The Cherrytree port was deleted because it depended on Python 2 - but: Python 2 remained in the ports; It should be deleted long, long time ago, so… why is the Python 2 port & package still available, but some ports that depend on it are removed? Doesn't make sense.

Back to Cherrytree: Since end of 09/2020 (v. 0.99.14) it doesn't depend on Python 2 anymore; I've looked a little bit through the source, and can only find Python 3 dependencies. So that software just needs a maintainer to be back in the ports again 

If you want a good alternative to Cherrytree you may want to take a look at deskutils/zim - I've switched to it from Cherrytree some years ago.


----------



## serjsk8 (Dec 29, 2022)

jmos said:


> The Cherrytree port was deleted because it depended on Python 2


Yes, I know.



jmos said:


> I've looked a little bit through the source, and can only find Python 3 dependencies.

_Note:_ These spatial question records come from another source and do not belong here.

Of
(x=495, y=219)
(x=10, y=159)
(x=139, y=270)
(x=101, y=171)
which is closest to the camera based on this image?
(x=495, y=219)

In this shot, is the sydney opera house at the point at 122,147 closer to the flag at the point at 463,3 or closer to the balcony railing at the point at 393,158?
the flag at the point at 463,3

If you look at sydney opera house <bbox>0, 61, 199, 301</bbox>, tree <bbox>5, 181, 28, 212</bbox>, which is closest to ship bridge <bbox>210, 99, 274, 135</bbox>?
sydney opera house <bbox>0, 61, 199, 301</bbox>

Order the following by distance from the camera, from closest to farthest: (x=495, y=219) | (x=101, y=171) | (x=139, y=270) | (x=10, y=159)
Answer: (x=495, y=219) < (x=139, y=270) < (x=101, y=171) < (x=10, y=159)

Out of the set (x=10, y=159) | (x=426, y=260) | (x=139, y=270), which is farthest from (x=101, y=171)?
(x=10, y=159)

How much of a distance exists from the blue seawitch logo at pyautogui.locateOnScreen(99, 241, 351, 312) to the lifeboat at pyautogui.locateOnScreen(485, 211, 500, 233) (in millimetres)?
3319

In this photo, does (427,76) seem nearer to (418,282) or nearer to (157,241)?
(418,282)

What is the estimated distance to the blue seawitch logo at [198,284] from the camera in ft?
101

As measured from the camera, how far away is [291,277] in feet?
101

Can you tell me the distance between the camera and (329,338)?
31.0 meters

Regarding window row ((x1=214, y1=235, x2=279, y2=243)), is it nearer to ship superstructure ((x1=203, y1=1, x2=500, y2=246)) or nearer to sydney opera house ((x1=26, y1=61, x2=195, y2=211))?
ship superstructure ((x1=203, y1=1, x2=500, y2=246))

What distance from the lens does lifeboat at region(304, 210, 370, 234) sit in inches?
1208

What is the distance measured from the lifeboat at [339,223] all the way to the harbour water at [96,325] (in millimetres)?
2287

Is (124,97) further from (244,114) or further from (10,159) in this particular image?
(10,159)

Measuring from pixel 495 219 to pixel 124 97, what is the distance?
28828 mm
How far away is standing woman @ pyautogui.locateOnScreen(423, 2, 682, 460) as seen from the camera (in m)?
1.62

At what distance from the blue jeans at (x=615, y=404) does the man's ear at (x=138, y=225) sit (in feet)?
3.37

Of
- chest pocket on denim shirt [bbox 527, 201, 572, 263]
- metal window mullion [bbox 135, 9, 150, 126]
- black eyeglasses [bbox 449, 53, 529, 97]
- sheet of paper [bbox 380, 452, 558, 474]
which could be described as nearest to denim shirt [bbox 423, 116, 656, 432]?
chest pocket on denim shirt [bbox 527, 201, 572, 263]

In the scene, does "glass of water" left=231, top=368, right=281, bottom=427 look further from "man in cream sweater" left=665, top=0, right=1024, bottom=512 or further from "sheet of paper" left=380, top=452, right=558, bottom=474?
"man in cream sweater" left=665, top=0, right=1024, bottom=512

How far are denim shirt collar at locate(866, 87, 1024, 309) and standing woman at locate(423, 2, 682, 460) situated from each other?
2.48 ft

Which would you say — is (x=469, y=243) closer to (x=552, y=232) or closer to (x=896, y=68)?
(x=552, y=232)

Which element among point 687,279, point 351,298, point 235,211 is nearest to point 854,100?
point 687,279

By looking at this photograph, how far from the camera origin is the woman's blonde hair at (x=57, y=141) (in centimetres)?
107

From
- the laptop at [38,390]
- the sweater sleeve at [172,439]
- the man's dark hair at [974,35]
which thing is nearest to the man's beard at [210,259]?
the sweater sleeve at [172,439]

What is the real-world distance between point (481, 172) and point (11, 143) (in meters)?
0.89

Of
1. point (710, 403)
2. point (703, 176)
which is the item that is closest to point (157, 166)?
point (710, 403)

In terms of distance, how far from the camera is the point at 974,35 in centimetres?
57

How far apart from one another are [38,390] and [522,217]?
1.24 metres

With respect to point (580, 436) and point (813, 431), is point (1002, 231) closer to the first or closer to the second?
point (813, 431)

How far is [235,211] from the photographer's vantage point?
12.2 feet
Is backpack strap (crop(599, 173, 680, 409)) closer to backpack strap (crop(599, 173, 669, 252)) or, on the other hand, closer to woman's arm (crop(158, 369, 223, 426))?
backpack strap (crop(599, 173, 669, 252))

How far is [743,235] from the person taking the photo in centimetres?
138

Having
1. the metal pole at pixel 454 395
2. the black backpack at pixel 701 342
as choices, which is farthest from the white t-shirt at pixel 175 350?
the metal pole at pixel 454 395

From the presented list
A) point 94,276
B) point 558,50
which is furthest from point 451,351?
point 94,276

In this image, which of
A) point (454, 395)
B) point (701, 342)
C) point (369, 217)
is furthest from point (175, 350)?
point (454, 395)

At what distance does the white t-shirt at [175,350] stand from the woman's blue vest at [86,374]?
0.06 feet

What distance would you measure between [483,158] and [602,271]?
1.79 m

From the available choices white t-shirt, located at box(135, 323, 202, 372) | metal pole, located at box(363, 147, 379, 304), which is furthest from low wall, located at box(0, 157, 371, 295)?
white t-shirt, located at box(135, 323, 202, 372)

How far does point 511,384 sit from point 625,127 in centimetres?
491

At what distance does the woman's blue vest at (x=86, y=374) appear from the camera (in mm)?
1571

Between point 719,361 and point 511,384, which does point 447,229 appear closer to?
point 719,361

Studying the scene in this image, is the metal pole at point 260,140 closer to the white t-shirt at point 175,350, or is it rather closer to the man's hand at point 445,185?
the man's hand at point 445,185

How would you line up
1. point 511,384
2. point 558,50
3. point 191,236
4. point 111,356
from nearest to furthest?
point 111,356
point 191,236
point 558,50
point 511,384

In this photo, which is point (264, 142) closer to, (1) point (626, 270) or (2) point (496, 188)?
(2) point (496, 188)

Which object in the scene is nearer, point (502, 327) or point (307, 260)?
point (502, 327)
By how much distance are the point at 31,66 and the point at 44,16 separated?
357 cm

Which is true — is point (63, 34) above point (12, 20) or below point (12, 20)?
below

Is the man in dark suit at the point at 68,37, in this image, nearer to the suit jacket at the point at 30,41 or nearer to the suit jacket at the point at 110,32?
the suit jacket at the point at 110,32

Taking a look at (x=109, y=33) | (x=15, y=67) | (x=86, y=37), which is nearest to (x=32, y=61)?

So that software just needs a maintainer to be back in the ports again


Yes, you right.
I also want to try to compile the latest version of cherrythree in Linuxulator. I don't know if it will work for me or not.


jmos said:


> If you want a good alternative to Cherrytree you may want to take a look at deskutils/zim - I've switched to it from Cherrytree some years ago.


Ahh grate!
I didn't know about this software.
I used cherrytree because it seems convenient to me and cross-platform.
deskutils/zim look the same as Cherrytree and cross-platform too.


----------



## Argentum (Dec 30, 2022)

I have been using mostly deskutils/freeplane for structured note taking. This is a mind-mapping tool, but I have found it excellent for personal note taking.


----------



## rosorio (Dec 30, 2022)

I really fall in love with deskutils/qownnotes:

- it has desktop integration (can be minimized in systrail)
- native markdown syntax highlight + rendering
- can use nextcloud/owncloud backend to keep notes in sync
- you can keep notes organized, use tags, or perform full text search
- notes can be encrypted (never used)
- notes can include images or attached files (not tested)


----------